Machine learning (ML) methods are beginning to show significant success in many areas of computational chemistry such as materials discovery, chemical space navigation, reaction modeling, and retrosynthetic analysis. Retrosynthetic analysis has received particular attention with a wide range of ML methods showing significant promise. However, the state-of-the-art models are primarily data-driven and use simplified molecular-input line-entry scheme (SMILES) for representing molecules in complex neural networks-based architectures. Even though the limitations of SMILES representations are apparent – lack of incorporation of chemistry knowledge, treating molecules purely as a collection of characters, and ignoring the structural relationships between them – much of the work in this area continues to employ such representations.

Here, we propose a grammar-based representation to address some of these limitations. This representation is derived from the underlying SMILES-grammar for molecules using a context-free grammar (CFG) framework.
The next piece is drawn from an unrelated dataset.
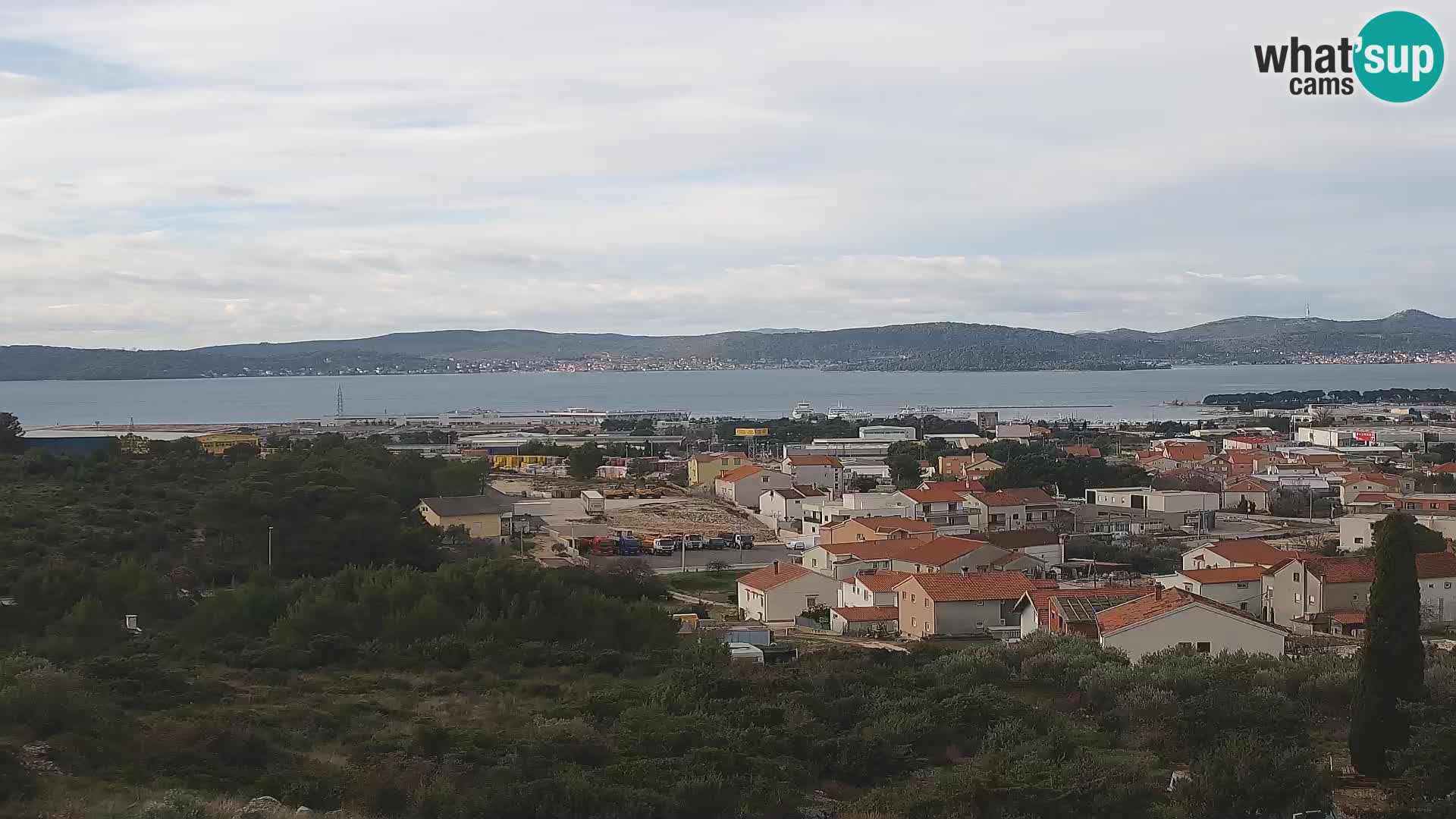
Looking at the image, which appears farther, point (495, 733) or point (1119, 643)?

We use an information-theoretic analysis for demonstrating the superiority of such representations by quantifying its information capacity using Shannon entropy. We also note the higher redundancy inherent to the grammar-representations through the lower conditional information content underlying these representations, as shown in Figure 1. We demonstrate our model's performance on a standard retrosynthesis prediction dataset. This is a filtered dataset derived from the US Patents and Trademark Office's (USPTO) database [1], further classified into ten different reaction classes [2]. This dataset contains only the reactants and products, with the reagent information removed and the SMILES strings canonicalized. The advantage of incorporating additional structural information translates into higher prediction accuracy compared to a similar work that uses only character-based SMILES representations. As a consequence of using the grammar-representations, the model is also forced to learn the underlying grammar [3,4] and hence the fraction of syntactically invalid predictions is significantly smaller, as shown in Figure 2. We remark that such improvements in accuracy could be observed in not just the retrosynthesis reaction prediction tasks but also other problems that currently utilize character-based representations of molecules.

References:

1. Daniel Mark Lowe.Extraction of chemical structures and reactions from the literature. PhD thesis, University of Cambridge, 2012.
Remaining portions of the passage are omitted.